**TRECHO CITADO**
Como sabem, ganha no xadrez o jogador que for capaz de perspectivar mais longe a jogada. Ou seja, o que for mais «subtil». A hipótese «simplória» é quase sempre errada, no entanto, é a que parece «lógica» a um espectador que só tenha conhecimentos superficiais de xadrez.

O Einstein disse que a diferença entre ele e os outros físicos é a de que ele pensava mais longamente nos assuntos; logo, era mais subtil; e frisou a importância do pensamento subtil numa frase famosa, a de que Deus é subtil mas não malicioso.

No entanto, não foi entendido, foi até escarnecido; porquê?

Porque nós não fazemos nem raciocínios subtis nem simplórios; nós fazemos raciocínios enviesados.

**INFORMAÇÃO FORNECIDA**
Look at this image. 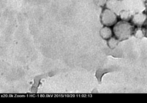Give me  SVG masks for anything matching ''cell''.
Here are the masks:
<instances>
[{"label": "cell", "mask_w": 147, "mask_h": 103, "mask_svg": "<svg viewBox=\"0 0 147 103\" xmlns=\"http://www.w3.org/2000/svg\"><path fill=\"white\" fill-rule=\"evenodd\" d=\"M135 28L132 23L126 20L116 23L113 27V33L119 41L127 40L134 34Z\"/></svg>", "instance_id": "obj_1"}, {"label": "cell", "mask_w": 147, "mask_h": 103, "mask_svg": "<svg viewBox=\"0 0 147 103\" xmlns=\"http://www.w3.org/2000/svg\"><path fill=\"white\" fill-rule=\"evenodd\" d=\"M119 41L115 37H111L108 40V45L110 48H115L118 45Z\"/></svg>", "instance_id": "obj_5"}, {"label": "cell", "mask_w": 147, "mask_h": 103, "mask_svg": "<svg viewBox=\"0 0 147 103\" xmlns=\"http://www.w3.org/2000/svg\"><path fill=\"white\" fill-rule=\"evenodd\" d=\"M141 1H143V2H146L147 0H141Z\"/></svg>", "instance_id": "obj_10"}, {"label": "cell", "mask_w": 147, "mask_h": 103, "mask_svg": "<svg viewBox=\"0 0 147 103\" xmlns=\"http://www.w3.org/2000/svg\"><path fill=\"white\" fill-rule=\"evenodd\" d=\"M146 8L147 10V0L146 1Z\"/></svg>", "instance_id": "obj_9"}, {"label": "cell", "mask_w": 147, "mask_h": 103, "mask_svg": "<svg viewBox=\"0 0 147 103\" xmlns=\"http://www.w3.org/2000/svg\"><path fill=\"white\" fill-rule=\"evenodd\" d=\"M112 30L109 27L105 26L102 28L100 31L101 37L105 40H108L112 37L113 35Z\"/></svg>", "instance_id": "obj_4"}, {"label": "cell", "mask_w": 147, "mask_h": 103, "mask_svg": "<svg viewBox=\"0 0 147 103\" xmlns=\"http://www.w3.org/2000/svg\"><path fill=\"white\" fill-rule=\"evenodd\" d=\"M144 34H145V30H143L141 28H138L135 29L133 34L137 38H141L144 36Z\"/></svg>", "instance_id": "obj_6"}, {"label": "cell", "mask_w": 147, "mask_h": 103, "mask_svg": "<svg viewBox=\"0 0 147 103\" xmlns=\"http://www.w3.org/2000/svg\"><path fill=\"white\" fill-rule=\"evenodd\" d=\"M147 21V15L143 13H138L134 16L131 20L132 24L138 27L142 26Z\"/></svg>", "instance_id": "obj_3"}, {"label": "cell", "mask_w": 147, "mask_h": 103, "mask_svg": "<svg viewBox=\"0 0 147 103\" xmlns=\"http://www.w3.org/2000/svg\"><path fill=\"white\" fill-rule=\"evenodd\" d=\"M145 33L146 35V36L147 37V26L145 30Z\"/></svg>", "instance_id": "obj_8"}, {"label": "cell", "mask_w": 147, "mask_h": 103, "mask_svg": "<svg viewBox=\"0 0 147 103\" xmlns=\"http://www.w3.org/2000/svg\"><path fill=\"white\" fill-rule=\"evenodd\" d=\"M101 18L102 24L105 26H112L117 22V16L110 9L104 10L101 13Z\"/></svg>", "instance_id": "obj_2"}, {"label": "cell", "mask_w": 147, "mask_h": 103, "mask_svg": "<svg viewBox=\"0 0 147 103\" xmlns=\"http://www.w3.org/2000/svg\"><path fill=\"white\" fill-rule=\"evenodd\" d=\"M94 3L99 7H102L105 5L107 0H94Z\"/></svg>", "instance_id": "obj_7"}]
</instances>
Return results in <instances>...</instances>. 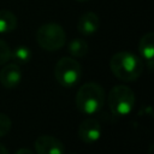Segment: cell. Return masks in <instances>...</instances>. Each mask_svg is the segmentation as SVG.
<instances>
[{
	"instance_id": "cell-1",
	"label": "cell",
	"mask_w": 154,
	"mask_h": 154,
	"mask_svg": "<svg viewBox=\"0 0 154 154\" xmlns=\"http://www.w3.org/2000/svg\"><path fill=\"white\" fill-rule=\"evenodd\" d=\"M112 73L120 81L134 82L143 72V60L131 52H118L112 55L109 60Z\"/></svg>"
},
{
	"instance_id": "cell-2",
	"label": "cell",
	"mask_w": 154,
	"mask_h": 154,
	"mask_svg": "<svg viewBox=\"0 0 154 154\" xmlns=\"http://www.w3.org/2000/svg\"><path fill=\"white\" fill-rule=\"evenodd\" d=\"M106 95L103 88L95 82L84 83L76 94V107L79 112L87 116L97 113L105 105Z\"/></svg>"
},
{
	"instance_id": "cell-3",
	"label": "cell",
	"mask_w": 154,
	"mask_h": 154,
	"mask_svg": "<svg viewBox=\"0 0 154 154\" xmlns=\"http://www.w3.org/2000/svg\"><path fill=\"white\" fill-rule=\"evenodd\" d=\"M107 102L111 112L118 117H125L130 114L135 107L136 97L131 88L118 84L114 85L107 96Z\"/></svg>"
},
{
	"instance_id": "cell-4",
	"label": "cell",
	"mask_w": 154,
	"mask_h": 154,
	"mask_svg": "<svg viewBox=\"0 0 154 154\" xmlns=\"http://www.w3.org/2000/svg\"><path fill=\"white\" fill-rule=\"evenodd\" d=\"M36 41L45 51L54 52L64 47L66 42V34L58 23L42 24L36 31Z\"/></svg>"
},
{
	"instance_id": "cell-5",
	"label": "cell",
	"mask_w": 154,
	"mask_h": 154,
	"mask_svg": "<svg viewBox=\"0 0 154 154\" xmlns=\"http://www.w3.org/2000/svg\"><path fill=\"white\" fill-rule=\"evenodd\" d=\"M54 77L61 87L72 88L81 81L82 66L75 58L63 57L55 64Z\"/></svg>"
},
{
	"instance_id": "cell-6",
	"label": "cell",
	"mask_w": 154,
	"mask_h": 154,
	"mask_svg": "<svg viewBox=\"0 0 154 154\" xmlns=\"http://www.w3.org/2000/svg\"><path fill=\"white\" fill-rule=\"evenodd\" d=\"M101 134H102L101 124L95 118L84 119L78 125V129H77V135L79 140L87 144H93L97 142L101 137Z\"/></svg>"
},
{
	"instance_id": "cell-7",
	"label": "cell",
	"mask_w": 154,
	"mask_h": 154,
	"mask_svg": "<svg viewBox=\"0 0 154 154\" xmlns=\"http://www.w3.org/2000/svg\"><path fill=\"white\" fill-rule=\"evenodd\" d=\"M36 154H65V147L60 140L51 135H41L35 140Z\"/></svg>"
},
{
	"instance_id": "cell-8",
	"label": "cell",
	"mask_w": 154,
	"mask_h": 154,
	"mask_svg": "<svg viewBox=\"0 0 154 154\" xmlns=\"http://www.w3.org/2000/svg\"><path fill=\"white\" fill-rule=\"evenodd\" d=\"M22 82V70L18 64H5L0 70V83L6 89H13Z\"/></svg>"
},
{
	"instance_id": "cell-9",
	"label": "cell",
	"mask_w": 154,
	"mask_h": 154,
	"mask_svg": "<svg viewBox=\"0 0 154 154\" xmlns=\"http://www.w3.org/2000/svg\"><path fill=\"white\" fill-rule=\"evenodd\" d=\"M100 19L99 16L94 12H85L83 13L77 22V30L79 34L84 36H90L99 30Z\"/></svg>"
},
{
	"instance_id": "cell-10",
	"label": "cell",
	"mask_w": 154,
	"mask_h": 154,
	"mask_svg": "<svg viewBox=\"0 0 154 154\" xmlns=\"http://www.w3.org/2000/svg\"><path fill=\"white\" fill-rule=\"evenodd\" d=\"M138 51L150 70L153 67V60H154V34L152 31L146 32L141 37L138 42Z\"/></svg>"
},
{
	"instance_id": "cell-11",
	"label": "cell",
	"mask_w": 154,
	"mask_h": 154,
	"mask_svg": "<svg viewBox=\"0 0 154 154\" xmlns=\"http://www.w3.org/2000/svg\"><path fill=\"white\" fill-rule=\"evenodd\" d=\"M17 28V17L7 10H0V34L12 32Z\"/></svg>"
},
{
	"instance_id": "cell-12",
	"label": "cell",
	"mask_w": 154,
	"mask_h": 154,
	"mask_svg": "<svg viewBox=\"0 0 154 154\" xmlns=\"http://www.w3.org/2000/svg\"><path fill=\"white\" fill-rule=\"evenodd\" d=\"M69 53L73 58H82L88 53V43L83 38H73L67 45Z\"/></svg>"
},
{
	"instance_id": "cell-13",
	"label": "cell",
	"mask_w": 154,
	"mask_h": 154,
	"mask_svg": "<svg viewBox=\"0 0 154 154\" xmlns=\"http://www.w3.org/2000/svg\"><path fill=\"white\" fill-rule=\"evenodd\" d=\"M10 59H12L13 63H16L18 65L26 64L31 59V51L25 46H17L13 51H11Z\"/></svg>"
},
{
	"instance_id": "cell-14",
	"label": "cell",
	"mask_w": 154,
	"mask_h": 154,
	"mask_svg": "<svg viewBox=\"0 0 154 154\" xmlns=\"http://www.w3.org/2000/svg\"><path fill=\"white\" fill-rule=\"evenodd\" d=\"M11 126H12V122L10 117L0 112V137L6 136L11 131Z\"/></svg>"
},
{
	"instance_id": "cell-15",
	"label": "cell",
	"mask_w": 154,
	"mask_h": 154,
	"mask_svg": "<svg viewBox=\"0 0 154 154\" xmlns=\"http://www.w3.org/2000/svg\"><path fill=\"white\" fill-rule=\"evenodd\" d=\"M10 57H11V48H10V46L4 40L0 38V66L5 65L10 60Z\"/></svg>"
},
{
	"instance_id": "cell-16",
	"label": "cell",
	"mask_w": 154,
	"mask_h": 154,
	"mask_svg": "<svg viewBox=\"0 0 154 154\" xmlns=\"http://www.w3.org/2000/svg\"><path fill=\"white\" fill-rule=\"evenodd\" d=\"M16 154H34V153L28 148H20V149H18L16 152Z\"/></svg>"
},
{
	"instance_id": "cell-17",
	"label": "cell",
	"mask_w": 154,
	"mask_h": 154,
	"mask_svg": "<svg viewBox=\"0 0 154 154\" xmlns=\"http://www.w3.org/2000/svg\"><path fill=\"white\" fill-rule=\"evenodd\" d=\"M0 154H8V150L0 143Z\"/></svg>"
},
{
	"instance_id": "cell-18",
	"label": "cell",
	"mask_w": 154,
	"mask_h": 154,
	"mask_svg": "<svg viewBox=\"0 0 154 154\" xmlns=\"http://www.w3.org/2000/svg\"><path fill=\"white\" fill-rule=\"evenodd\" d=\"M76 1H79V2H84V1H89V0H76Z\"/></svg>"
},
{
	"instance_id": "cell-19",
	"label": "cell",
	"mask_w": 154,
	"mask_h": 154,
	"mask_svg": "<svg viewBox=\"0 0 154 154\" xmlns=\"http://www.w3.org/2000/svg\"><path fill=\"white\" fill-rule=\"evenodd\" d=\"M70 154H77V153H70Z\"/></svg>"
}]
</instances>
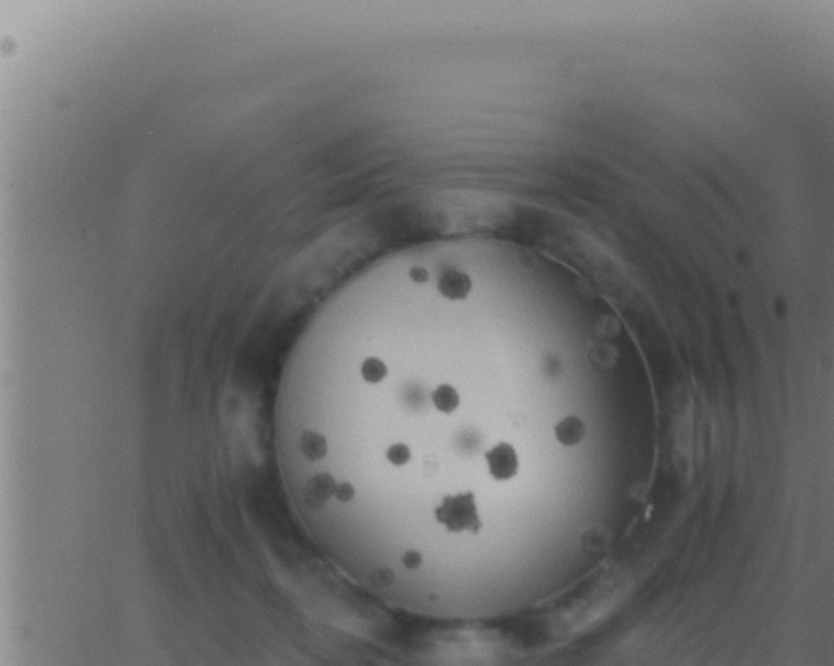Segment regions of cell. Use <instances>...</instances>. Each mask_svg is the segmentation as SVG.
<instances>
[{"instance_id": "obj_1", "label": "cell", "mask_w": 834, "mask_h": 666, "mask_svg": "<svg viewBox=\"0 0 834 666\" xmlns=\"http://www.w3.org/2000/svg\"><path fill=\"white\" fill-rule=\"evenodd\" d=\"M434 518L437 524L445 526L449 533L455 534L462 532L478 534L482 527L476 511L474 492L445 496L442 503L434 509Z\"/></svg>"}, {"instance_id": "obj_5", "label": "cell", "mask_w": 834, "mask_h": 666, "mask_svg": "<svg viewBox=\"0 0 834 666\" xmlns=\"http://www.w3.org/2000/svg\"><path fill=\"white\" fill-rule=\"evenodd\" d=\"M430 398L434 408L444 414H452L460 406V396L452 385L437 386L430 393Z\"/></svg>"}, {"instance_id": "obj_6", "label": "cell", "mask_w": 834, "mask_h": 666, "mask_svg": "<svg viewBox=\"0 0 834 666\" xmlns=\"http://www.w3.org/2000/svg\"><path fill=\"white\" fill-rule=\"evenodd\" d=\"M388 370L386 363L376 357H367L360 366V375L367 382L376 385L387 377Z\"/></svg>"}, {"instance_id": "obj_10", "label": "cell", "mask_w": 834, "mask_h": 666, "mask_svg": "<svg viewBox=\"0 0 834 666\" xmlns=\"http://www.w3.org/2000/svg\"><path fill=\"white\" fill-rule=\"evenodd\" d=\"M402 563L407 570H416L423 564V554L417 550H408L402 557Z\"/></svg>"}, {"instance_id": "obj_9", "label": "cell", "mask_w": 834, "mask_h": 666, "mask_svg": "<svg viewBox=\"0 0 834 666\" xmlns=\"http://www.w3.org/2000/svg\"><path fill=\"white\" fill-rule=\"evenodd\" d=\"M394 579V570L391 567H379L371 573V581L378 587H388L393 585Z\"/></svg>"}, {"instance_id": "obj_3", "label": "cell", "mask_w": 834, "mask_h": 666, "mask_svg": "<svg viewBox=\"0 0 834 666\" xmlns=\"http://www.w3.org/2000/svg\"><path fill=\"white\" fill-rule=\"evenodd\" d=\"M470 278L464 272L455 270L444 272L439 281V291L451 300H462L470 293Z\"/></svg>"}, {"instance_id": "obj_2", "label": "cell", "mask_w": 834, "mask_h": 666, "mask_svg": "<svg viewBox=\"0 0 834 666\" xmlns=\"http://www.w3.org/2000/svg\"><path fill=\"white\" fill-rule=\"evenodd\" d=\"M490 475L498 481L510 480L518 473L519 459L510 443H500L485 452Z\"/></svg>"}, {"instance_id": "obj_4", "label": "cell", "mask_w": 834, "mask_h": 666, "mask_svg": "<svg viewBox=\"0 0 834 666\" xmlns=\"http://www.w3.org/2000/svg\"><path fill=\"white\" fill-rule=\"evenodd\" d=\"M556 439L561 444L570 447L579 443L585 435V426L579 418L568 417L555 427Z\"/></svg>"}, {"instance_id": "obj_7", "label": "cell", "mask_w": 834, "mask_h": 666, "mask_svg": "<svg viewBox=\"0 0 834 666\" xmlns=\"http://www.w3.org/2000/svg\"><path fill=\"white\" fill-rule=\"evenodd\" d=\"M411 450L409 447L404 443L393 444L387 451H386V457L387 460L394 464L396 467H402L407 464L411 460Z\"/></svg>"}, {"instance_id": "obj_8", "label": "cell", "mask_w": 834, "mask_h": 666, "mask_svg": "<svg viewBox=\"0 0 834 666\" xmlns=\"http://www.w3.org/2000/svg\"><path fill=\"white\" fill-rule=\"evenodd\" d=\"M333 497L336 499L337 503L348 504L350 501H353L355 497V488L350 481L337 483L336 491H334Z\"/></svg>"}]
</instances>
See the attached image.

**EXERCÍCIO PROPOSTO**
Reproduza integralmente o trecho citado, sem qualquer alteração.

**RESPOSTA CORRETA**
Como sabem, ganha no xadrez o jogador que for capaz de perspectivar mais longe a jogada. Ou seja, o que for mais «subtil». A hipótese «simplória» é quase sempre errada, no entanto, é a que parece «lógica» a um espectador que só tenha conhecimentos superficiais de xadrez.

O Einstein disse que a diferença entre ele e os outros físicos é a de que ele pensava mais longamente nos assuntos; logo, era mais subtil; e frisou a importância do pensamento subtil numa frase famosa, a de que Deus é subtil mas não malicioso.

No entanto, não foi entendido, foi até escarnecido; porquê?

Porque nós não fazemos nem raciocínios subtis nem simplórios; nós fazemos raciocínios enviesados.